─── Текст для изучения
С судостроительной фирмой «Бурмейстер оф Вайн» в Копенгагене у нашего государства давнишние связи. Фирма строила различные суда еще для царской России, а теперь отлично выполняет советские заказы. Несколько лет я проплавал на пароходе «Моссовет», построенном этой фирмой. Морской регистр СССР присвоил ему класс «Л», что говорило о пригодности судна для плавания в ледовых условиях. Крепкий форштевень ледокольного типа, ледовый пояс в обшивке корпуса и защитное ограждение пера руля позволяли пароходу безопасно плавать в битом льду и даже форсировать гладкий лед толщиной 30–40 сантиметров. Паровая машина мощностью 1500 лошадиных сил обеспечивала скорость хода по чистой воде 12 миль в час. Новейшие штурманские приборы — гирокомпас, эхолот, донный лаг, радиопеленгатор, дальномер, установленные на пароходе, имелись в то время не на многих судах. Каюты экипажа, кают-компании, большая столовая команды были уютны и хорошо отделаны.
В иностранных портах пароход привлекал внимание не только советским флагом на кормовом флагштоке и красной маркой на трубе, но и своим названием. [56]
В конце апреля 1937 года пароход пришел в Копенгаген на гарантийный ремонт. После ремонта все судно было заново окрашено. Когда на бортах появились надписи русскими и латинскими буквами «Моссовет», один рабочий сказал:
— Какое странное имя! Что оно означает?
Я попытался объяснить значение этого слова. Но у меня и у датчанина знание английского языка, которым обычно пользуются в портах, было далеким от совершенства. Беседа затянулась. И тут нам на помощь пришел капитан Александр Павлович Бочек.
После недельного пребывания в Копенгагене Александр Павлович восстановил в памяти датский язык, которым в юности владел достаточно хорошо. Он прочел целую лекцию об организации Московского Совета депутатов трудящихся.
— Очень хорошее управление городом Москва, — заявил пожилой рабочий. — Московский Совет! Моссовет! Хорошее имя для судна. Но откуда господин капитан так хорошо знает датский?
— Четверть века назад мне посчастливилось проходить учебную практику на датском барке «Викинг», — ответил капитан.
— О! Это очень хорошо. Практика на паруснике! Это лучшее, что можно придумать для настоящего моряка! — воскликнул датчанин.
──────
─── Собранные данные
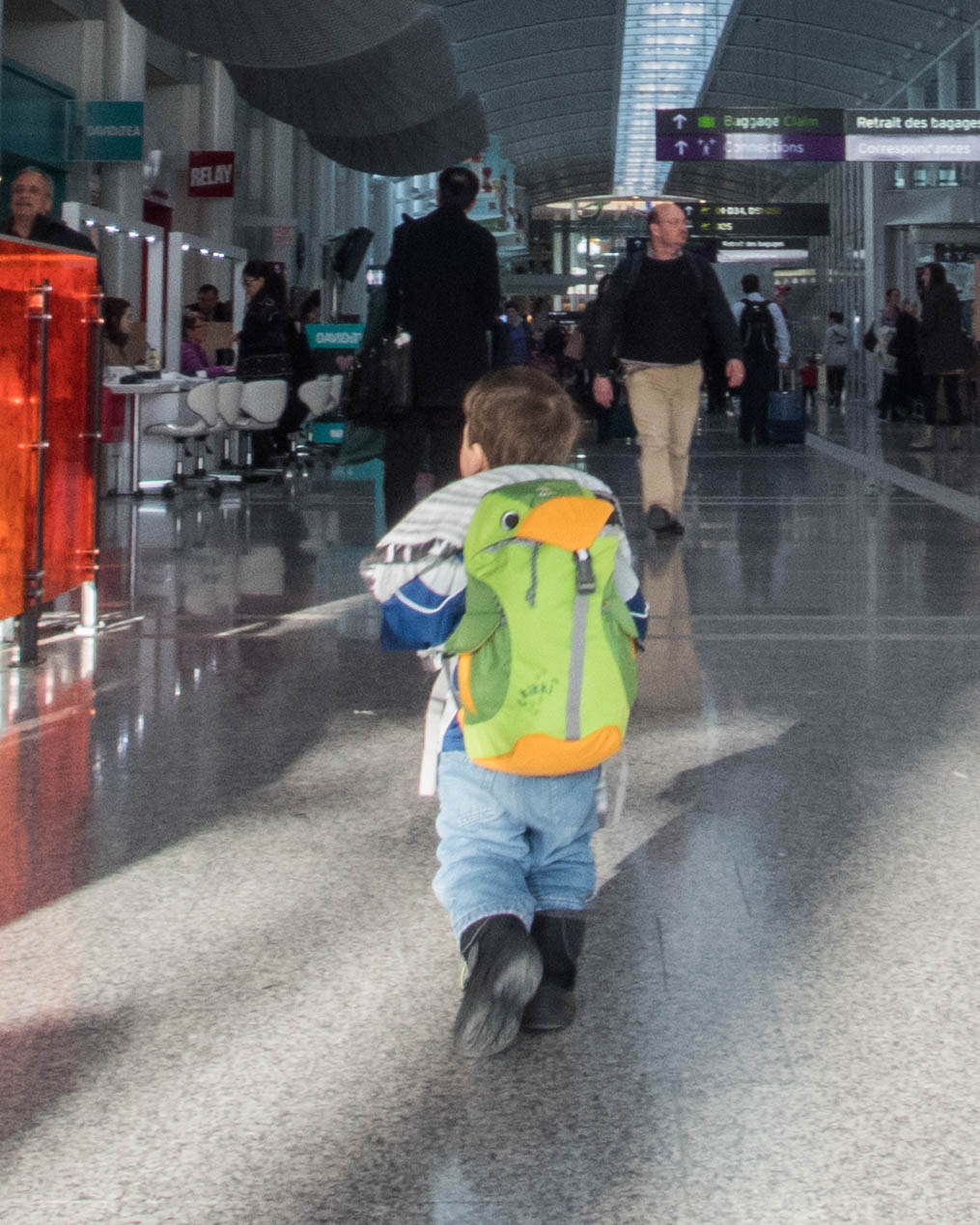 A toddler carrying a backpack walks through an airport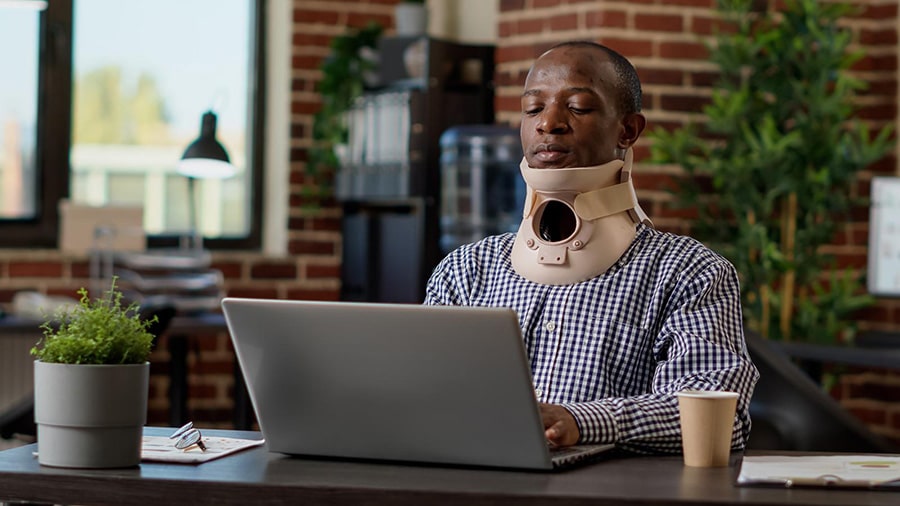 Man wearing a neck brace while typing on a laptop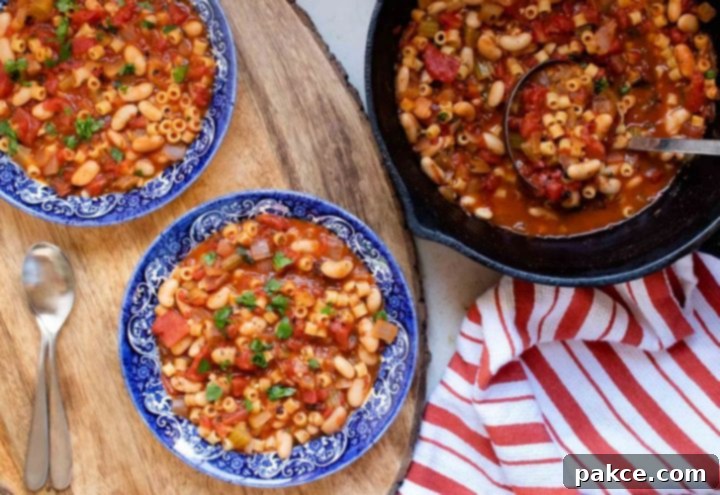 The left of the photo is two blue and white soup bowls, each filled with Pasta e Fagioli, a soup made with pasta, tomatoes, chopped celery, onion, and parsley, cannellini beans, and tomato sauce. There are two spoons next to the bowls. On the right side of the bowls is a cast iron skillet with Pasta e Fagioli. There's an orange and white striped towel on the counter to the right of the skillet, and a ladle scooping soup out of the skillet.
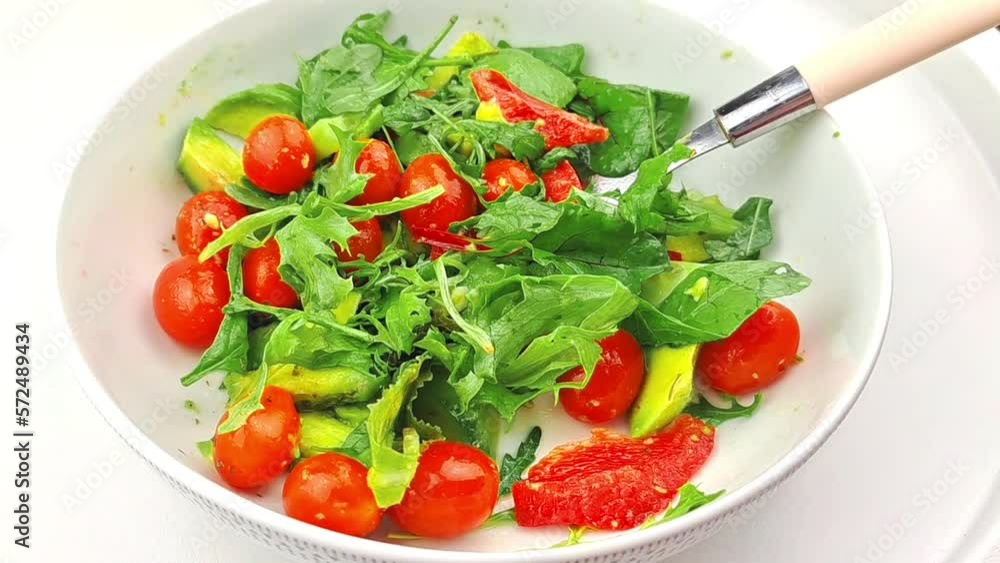a plate of fresh green salad with cabbage leaves, tomatoes, cucumber and avocado on white table a plate of fresh green salad with cabbage leaves, tomatoes, cucumber and avocado on white table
──────
Что требуется: Продолжите текст о пароходе «Моссовет», начав сразу после его последней фразы.

Ожидаемый ответ:
С тех пор все рабочие особенно приветливо здоровались с капитаном.
До этого случая я не знал о таких подробностях морской биографии Александра Павловича, хотя провел под его начальством три арктические навигации и одну зимовку. Теперь он нам рассказал, как попал на иностранное учебное судно.
Это было в марте 1910 года. В бухту Золотой Рог вошел четырехмачтовый красавец барк «Викинг» под датским флагом. По тем временам парусный корабль в четыре тысячи тонн водоизмещения был большой редкостью. На нем проходили практику в качестве матросов более ста будущих офицеров торгового флота Дании. Чтобы хоть частично покрыть расходы [57] на содержание учебного судна, на барке перевозили разные грузы. В русском торговом флоте в то время ни одного подобного корабля не было.
Начальник Владивостокского мореходного училища Владимир Константинович Неупокоев давно мечтал о практике для своих учеников на таком корабле. И вот ему удалось договориться и отправить в плавание на «Викинге» восемь лучших учеников разных классов. Среди них был и курсант Александр Бочек.
В апреле 1910 года с полным грузом соевых бобов для английского порта Гулль «Викинг» вышел из Владивостока. Предстояло проплыть под парусами через три океана. Плавание продолжалось 192 дня, все курсанты получили отличную морскую практику, а русские ученики к тому же сравнительно неплохо овладели датской разговорной речью.
Во время плавания между датскими и русскими курсантами завязалась дружба. Бочек стоял в одной вахте с датчанином Ове Нильсеном. Впоследствии оба курсанта стали известными капитанами. Спустя полвека после примечательного плавания Александр Павлович получил письмо из Лондона от Ове Нильсена:
«Дорогой капитан Бочек!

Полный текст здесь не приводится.